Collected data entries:
+ + + + +
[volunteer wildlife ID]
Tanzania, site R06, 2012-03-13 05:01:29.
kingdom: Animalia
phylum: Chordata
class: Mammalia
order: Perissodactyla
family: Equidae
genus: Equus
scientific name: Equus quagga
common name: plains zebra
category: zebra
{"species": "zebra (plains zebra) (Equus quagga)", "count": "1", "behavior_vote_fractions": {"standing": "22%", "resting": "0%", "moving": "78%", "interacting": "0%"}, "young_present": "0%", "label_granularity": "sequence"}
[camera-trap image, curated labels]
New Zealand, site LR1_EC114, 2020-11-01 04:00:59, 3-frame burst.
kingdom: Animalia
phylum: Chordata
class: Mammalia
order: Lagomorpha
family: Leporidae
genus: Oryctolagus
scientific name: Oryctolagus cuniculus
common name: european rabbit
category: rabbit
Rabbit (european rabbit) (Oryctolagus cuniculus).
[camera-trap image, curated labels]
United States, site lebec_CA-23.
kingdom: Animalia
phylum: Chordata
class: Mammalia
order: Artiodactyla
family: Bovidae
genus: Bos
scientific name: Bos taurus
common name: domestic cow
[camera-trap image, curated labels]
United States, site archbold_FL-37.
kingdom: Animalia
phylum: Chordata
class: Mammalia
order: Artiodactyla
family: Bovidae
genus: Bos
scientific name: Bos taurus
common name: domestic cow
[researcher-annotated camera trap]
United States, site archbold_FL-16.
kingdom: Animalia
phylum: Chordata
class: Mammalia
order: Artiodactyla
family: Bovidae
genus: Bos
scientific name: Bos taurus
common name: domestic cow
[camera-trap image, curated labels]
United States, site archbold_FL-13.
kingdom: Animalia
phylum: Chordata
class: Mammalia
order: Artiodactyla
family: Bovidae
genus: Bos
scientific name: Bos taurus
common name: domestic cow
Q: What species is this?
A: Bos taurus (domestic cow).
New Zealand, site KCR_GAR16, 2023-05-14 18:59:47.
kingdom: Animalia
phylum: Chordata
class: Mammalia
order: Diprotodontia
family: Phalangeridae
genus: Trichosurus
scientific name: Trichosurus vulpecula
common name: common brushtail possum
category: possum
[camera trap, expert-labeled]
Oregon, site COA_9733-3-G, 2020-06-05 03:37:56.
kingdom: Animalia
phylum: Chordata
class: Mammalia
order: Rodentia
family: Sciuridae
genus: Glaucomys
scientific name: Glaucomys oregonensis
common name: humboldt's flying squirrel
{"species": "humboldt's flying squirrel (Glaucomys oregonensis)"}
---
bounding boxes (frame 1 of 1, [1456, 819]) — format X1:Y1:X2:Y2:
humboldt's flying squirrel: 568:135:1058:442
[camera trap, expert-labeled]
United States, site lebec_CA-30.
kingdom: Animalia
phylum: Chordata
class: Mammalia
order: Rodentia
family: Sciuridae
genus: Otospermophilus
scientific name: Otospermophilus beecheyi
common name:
+ + + + +
__REQUIRED ACTION__: Exactly as written, output all of the entries.

__YOUR SOLUTION__:
[volunteer wildlife ID]
Tanzania, site R06, 2012-03-13 05:01:29.
kingdom: Animalia
phylum: Chordata
class: Mammalia
order: Perissodactyla
family: Equidae
genus: Equus
scientific name: Equus quagga
common name: plains zebra
category: zebra
{"species": "zebra (plains zebra) (Equus quagga)", "count": "1", "behavior_vote_fractions": {"standing": "22%", "resting": "0%", "moving": "78%", "interacting": "0%"}, "young_present": "0%", "label_granularity": "sequence"}
[camera-trap image, curated labels]
New Zealand, site LR1_EC114, 2020-11-01 04:00:59, 3-frame burst.
kingdom: Animalia
phylum: Chordata
class: Mammalia
order: Lagomorpha
family: Leporidae
genus: Oryctolagus
scientific name: Oryctolagus cuniculus
common name: european rabbit
category: rabbit
Rabbit (european rabbit) (Oryctolagus cuniculus).
[camera-trap image, curated labels]
United States, site lebec_CA-23.
kingdom: Animalia
phylum: Chordata
class: Mammalia
order: Artiodactyla
family: Bovidae
genus: Bos
scientific name: Bos taurus
common name: domestic cow
[camera-trap image, curated labels]
United States, site archbold_FL-37.
kingdom: Animalia
phylum: Chordata
class: Mammalia
order: Artiodactyla
family: Bovidae
genus: Bos
scientific name: Bos taurus
common name: domestic cow
[researcher-annotated camera trap]
United States, site archbold_FL-16.
kingdom: Animalia
phylum: Chordata
class: Mammalia
order: Artiodactyla
family: Bovidae
genus: Bos
scientific name: Bos taurus
common name: domestic cow
[camera-trap image, curated labels]
United States, site archbold_FL-13.
kingdom: Animalia
phylum: Chordata
class: Mammalia
order: Artiodactyla
family: Bovidae
genus: Bos
scientific name: Bos taurus
common name: domestic cow
Q: What species is this?
A: Bos taurus (domestic cow).
New Zealand, site KCR_GAR16, 2023-05-14 18:59:47.
kingdom: Animalia
phylum: Chordata
class: Mammalia
order: Diprotodontia
family: Phalangeridae
genus: Trichosurus
scientific name: Trichosurus vulpecula
common name: common brushtail possum
category: possum
[camera trap, expert-labeled]
Oregon, site COA_9733-3-G, 2020-06-05 03:37:56.
kingdom: Animalia
phylum: Chordata
class: Mammalia
order: Rodentia
family: Sciuridae
genus: Glaucomys
scientific name: Glaucomys oregonensis
common name: humboldt's flying squirrel
{"species": "humboldt's flying squirrel (Glaucomys oregonensis)"}
---
bounding boxes (frame 1 of 1, [1456, 819]) — format X1:Y1:X2:Y2:
humboldt's flying squirrel: 568:135:1058:442
[camera trap, expert-labeled]
United States, site lebec_CA-30.
kingdom: Animalia
phylum: Chordata
class: Mammalia
order: Rodentia
family: Sciuridae
genus: Otospermophilus
scientific name: Otospermophilus beecheyi
common name:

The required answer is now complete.